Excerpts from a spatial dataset
____________

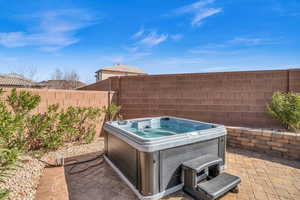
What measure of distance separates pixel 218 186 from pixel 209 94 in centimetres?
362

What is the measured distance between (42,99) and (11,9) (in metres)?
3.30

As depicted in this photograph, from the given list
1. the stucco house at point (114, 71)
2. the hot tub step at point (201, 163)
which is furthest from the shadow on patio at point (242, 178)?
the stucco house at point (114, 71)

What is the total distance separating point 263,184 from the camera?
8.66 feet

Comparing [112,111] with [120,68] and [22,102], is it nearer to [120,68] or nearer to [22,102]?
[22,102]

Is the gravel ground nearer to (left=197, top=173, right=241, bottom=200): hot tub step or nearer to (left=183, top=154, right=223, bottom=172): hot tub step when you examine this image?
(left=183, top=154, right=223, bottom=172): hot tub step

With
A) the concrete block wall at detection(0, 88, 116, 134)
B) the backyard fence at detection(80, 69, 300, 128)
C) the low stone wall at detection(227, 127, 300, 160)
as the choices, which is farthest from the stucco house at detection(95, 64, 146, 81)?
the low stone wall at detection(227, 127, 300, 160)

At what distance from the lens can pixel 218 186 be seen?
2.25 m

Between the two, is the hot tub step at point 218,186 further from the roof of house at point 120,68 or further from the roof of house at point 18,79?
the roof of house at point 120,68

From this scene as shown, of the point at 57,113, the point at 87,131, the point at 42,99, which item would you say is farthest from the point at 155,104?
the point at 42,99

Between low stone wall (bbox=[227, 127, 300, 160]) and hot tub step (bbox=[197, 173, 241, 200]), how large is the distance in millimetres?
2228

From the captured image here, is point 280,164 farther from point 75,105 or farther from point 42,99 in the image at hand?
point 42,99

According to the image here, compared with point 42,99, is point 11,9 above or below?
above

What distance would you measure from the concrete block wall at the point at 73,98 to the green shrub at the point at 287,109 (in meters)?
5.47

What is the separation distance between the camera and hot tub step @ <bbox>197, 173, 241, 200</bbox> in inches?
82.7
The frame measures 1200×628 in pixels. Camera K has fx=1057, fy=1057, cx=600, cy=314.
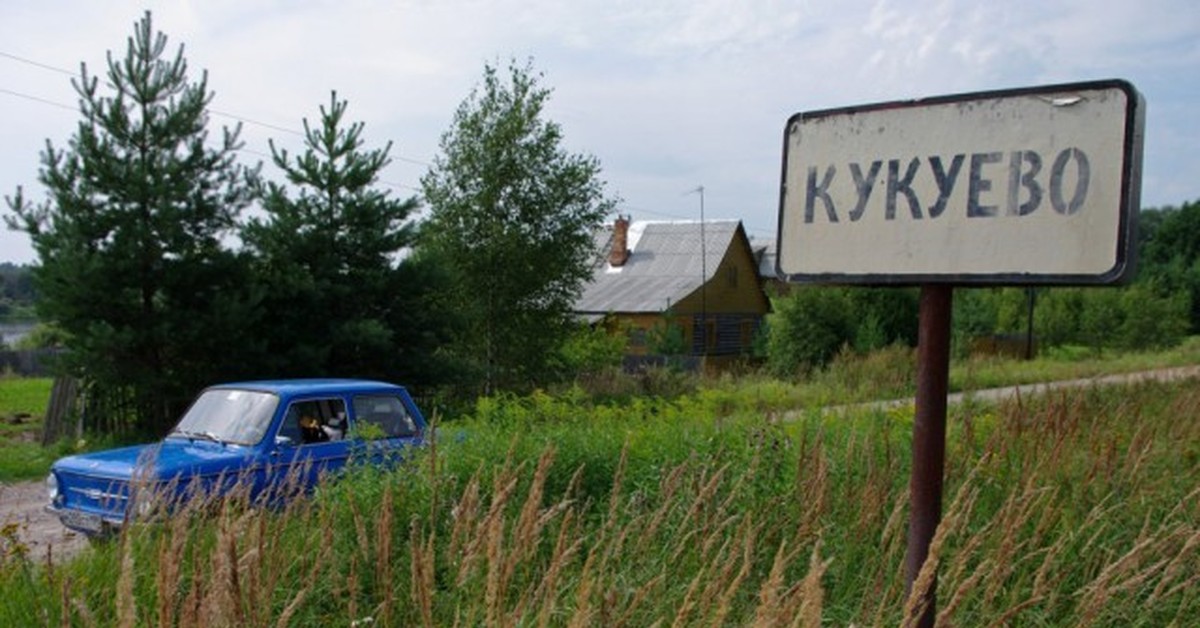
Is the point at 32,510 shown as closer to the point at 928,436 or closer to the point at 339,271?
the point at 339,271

____________

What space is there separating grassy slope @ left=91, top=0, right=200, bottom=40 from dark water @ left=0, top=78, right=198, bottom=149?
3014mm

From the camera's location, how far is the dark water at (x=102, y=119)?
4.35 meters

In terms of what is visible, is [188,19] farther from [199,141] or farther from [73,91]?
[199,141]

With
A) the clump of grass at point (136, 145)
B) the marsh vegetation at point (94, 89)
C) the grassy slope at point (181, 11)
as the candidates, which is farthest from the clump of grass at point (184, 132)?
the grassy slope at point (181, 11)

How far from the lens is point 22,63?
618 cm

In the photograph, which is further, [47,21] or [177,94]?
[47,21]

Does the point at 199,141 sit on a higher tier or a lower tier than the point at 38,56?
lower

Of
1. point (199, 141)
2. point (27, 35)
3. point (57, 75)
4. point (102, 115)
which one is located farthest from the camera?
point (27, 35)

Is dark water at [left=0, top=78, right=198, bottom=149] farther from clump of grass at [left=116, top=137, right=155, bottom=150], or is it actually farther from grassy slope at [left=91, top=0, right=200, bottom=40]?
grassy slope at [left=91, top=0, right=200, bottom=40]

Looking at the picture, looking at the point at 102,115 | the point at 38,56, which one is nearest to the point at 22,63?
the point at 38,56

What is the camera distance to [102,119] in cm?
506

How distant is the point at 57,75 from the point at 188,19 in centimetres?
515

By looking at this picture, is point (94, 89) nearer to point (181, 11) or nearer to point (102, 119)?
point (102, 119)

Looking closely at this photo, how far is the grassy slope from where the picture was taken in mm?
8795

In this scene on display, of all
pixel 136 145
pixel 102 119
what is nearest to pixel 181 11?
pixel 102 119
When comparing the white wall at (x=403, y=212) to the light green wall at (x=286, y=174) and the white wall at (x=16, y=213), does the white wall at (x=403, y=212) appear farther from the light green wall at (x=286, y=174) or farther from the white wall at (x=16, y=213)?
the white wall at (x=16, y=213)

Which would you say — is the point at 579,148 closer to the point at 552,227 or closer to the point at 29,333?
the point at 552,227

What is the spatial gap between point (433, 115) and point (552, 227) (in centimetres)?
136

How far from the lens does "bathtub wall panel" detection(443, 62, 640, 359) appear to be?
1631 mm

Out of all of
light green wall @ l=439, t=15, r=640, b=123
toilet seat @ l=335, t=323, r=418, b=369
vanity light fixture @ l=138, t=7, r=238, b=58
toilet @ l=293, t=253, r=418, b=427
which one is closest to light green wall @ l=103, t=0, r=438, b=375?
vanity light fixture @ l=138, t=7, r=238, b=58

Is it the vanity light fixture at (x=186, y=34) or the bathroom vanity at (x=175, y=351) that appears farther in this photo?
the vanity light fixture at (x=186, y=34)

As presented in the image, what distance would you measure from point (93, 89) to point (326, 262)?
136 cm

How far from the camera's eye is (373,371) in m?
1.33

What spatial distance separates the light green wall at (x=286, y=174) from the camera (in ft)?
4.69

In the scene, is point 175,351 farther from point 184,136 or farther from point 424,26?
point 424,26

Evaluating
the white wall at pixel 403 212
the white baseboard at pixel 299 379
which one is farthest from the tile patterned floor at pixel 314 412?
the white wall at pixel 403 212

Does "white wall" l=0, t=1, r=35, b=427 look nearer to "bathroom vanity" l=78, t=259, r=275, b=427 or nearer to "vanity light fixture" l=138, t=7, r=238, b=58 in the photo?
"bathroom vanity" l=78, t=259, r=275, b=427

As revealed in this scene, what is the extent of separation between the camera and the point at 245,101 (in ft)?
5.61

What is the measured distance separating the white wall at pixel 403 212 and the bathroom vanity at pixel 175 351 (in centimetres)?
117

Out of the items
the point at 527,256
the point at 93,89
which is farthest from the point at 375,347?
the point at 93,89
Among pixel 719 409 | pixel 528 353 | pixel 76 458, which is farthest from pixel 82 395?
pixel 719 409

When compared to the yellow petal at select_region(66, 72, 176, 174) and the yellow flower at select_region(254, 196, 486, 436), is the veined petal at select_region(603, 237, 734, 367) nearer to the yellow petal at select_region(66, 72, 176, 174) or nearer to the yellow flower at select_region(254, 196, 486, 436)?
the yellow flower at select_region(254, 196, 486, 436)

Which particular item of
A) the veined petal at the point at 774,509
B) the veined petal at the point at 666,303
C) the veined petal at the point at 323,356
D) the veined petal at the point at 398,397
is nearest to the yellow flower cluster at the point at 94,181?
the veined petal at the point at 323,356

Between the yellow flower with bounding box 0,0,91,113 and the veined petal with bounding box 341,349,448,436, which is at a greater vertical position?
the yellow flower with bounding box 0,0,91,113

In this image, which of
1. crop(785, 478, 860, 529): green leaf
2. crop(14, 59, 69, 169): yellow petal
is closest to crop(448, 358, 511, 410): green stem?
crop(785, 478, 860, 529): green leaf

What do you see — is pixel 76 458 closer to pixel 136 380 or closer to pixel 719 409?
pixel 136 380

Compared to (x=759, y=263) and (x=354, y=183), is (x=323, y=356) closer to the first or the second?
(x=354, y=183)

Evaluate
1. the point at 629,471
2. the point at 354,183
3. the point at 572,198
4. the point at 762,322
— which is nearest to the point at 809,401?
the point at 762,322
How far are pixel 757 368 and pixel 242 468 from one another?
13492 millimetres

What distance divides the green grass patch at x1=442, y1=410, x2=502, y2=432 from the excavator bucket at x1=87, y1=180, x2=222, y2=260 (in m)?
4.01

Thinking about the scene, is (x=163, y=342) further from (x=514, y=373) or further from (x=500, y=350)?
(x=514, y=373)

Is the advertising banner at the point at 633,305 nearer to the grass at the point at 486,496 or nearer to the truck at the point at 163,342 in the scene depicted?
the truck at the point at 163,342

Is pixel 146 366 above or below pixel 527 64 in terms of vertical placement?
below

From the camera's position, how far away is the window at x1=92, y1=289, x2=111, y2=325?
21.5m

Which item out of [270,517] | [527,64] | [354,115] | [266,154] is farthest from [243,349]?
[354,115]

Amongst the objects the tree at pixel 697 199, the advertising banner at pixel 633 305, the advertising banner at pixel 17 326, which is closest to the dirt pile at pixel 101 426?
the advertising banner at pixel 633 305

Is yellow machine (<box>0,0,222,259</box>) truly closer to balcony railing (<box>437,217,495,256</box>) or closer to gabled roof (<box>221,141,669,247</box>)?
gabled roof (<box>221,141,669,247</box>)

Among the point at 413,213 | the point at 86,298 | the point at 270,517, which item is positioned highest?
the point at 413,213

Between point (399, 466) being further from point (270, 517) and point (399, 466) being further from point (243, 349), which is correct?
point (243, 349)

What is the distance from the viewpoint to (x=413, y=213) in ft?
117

____________

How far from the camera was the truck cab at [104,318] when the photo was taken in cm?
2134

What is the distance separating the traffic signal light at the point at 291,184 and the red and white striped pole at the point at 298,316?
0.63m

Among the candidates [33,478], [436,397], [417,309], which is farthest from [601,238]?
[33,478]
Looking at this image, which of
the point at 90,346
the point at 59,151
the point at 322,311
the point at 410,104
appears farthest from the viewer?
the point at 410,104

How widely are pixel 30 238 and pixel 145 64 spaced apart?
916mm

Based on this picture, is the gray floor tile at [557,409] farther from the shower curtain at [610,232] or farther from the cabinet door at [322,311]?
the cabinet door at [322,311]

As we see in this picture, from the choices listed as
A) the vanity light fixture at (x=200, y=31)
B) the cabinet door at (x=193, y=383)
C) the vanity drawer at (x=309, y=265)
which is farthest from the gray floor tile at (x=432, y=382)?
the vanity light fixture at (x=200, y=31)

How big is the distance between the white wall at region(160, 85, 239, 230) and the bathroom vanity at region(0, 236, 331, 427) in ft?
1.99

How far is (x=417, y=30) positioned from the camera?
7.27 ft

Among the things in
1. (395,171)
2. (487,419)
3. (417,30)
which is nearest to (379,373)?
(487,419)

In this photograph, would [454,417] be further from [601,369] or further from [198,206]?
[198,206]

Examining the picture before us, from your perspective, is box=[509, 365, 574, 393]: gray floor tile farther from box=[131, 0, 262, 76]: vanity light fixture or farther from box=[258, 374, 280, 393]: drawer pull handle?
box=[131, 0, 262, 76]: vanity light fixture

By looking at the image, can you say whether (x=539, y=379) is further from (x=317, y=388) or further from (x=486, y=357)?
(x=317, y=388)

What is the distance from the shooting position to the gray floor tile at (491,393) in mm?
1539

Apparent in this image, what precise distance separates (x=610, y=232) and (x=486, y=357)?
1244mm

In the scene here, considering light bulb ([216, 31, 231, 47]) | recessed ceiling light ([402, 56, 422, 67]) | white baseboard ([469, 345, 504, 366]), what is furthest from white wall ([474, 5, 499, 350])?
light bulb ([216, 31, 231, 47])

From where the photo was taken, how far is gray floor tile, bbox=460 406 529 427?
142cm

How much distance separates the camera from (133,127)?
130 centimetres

____________

SET EXERCISE: Copy out the lines above word for word, starting at the line that contains "Which particular item of" and ending at the line that contains "is nearest to the yellow", with both of those lines included.

RESULT:
Which particular item of
A) the veined petal at the point at 774,509
B) the veined petal at the point at 666,303
C) the veined petal at the point at 323,356
D) the veined petal at the point at 398,397
is nearest to the yellow flower cluster at the point at 94,181?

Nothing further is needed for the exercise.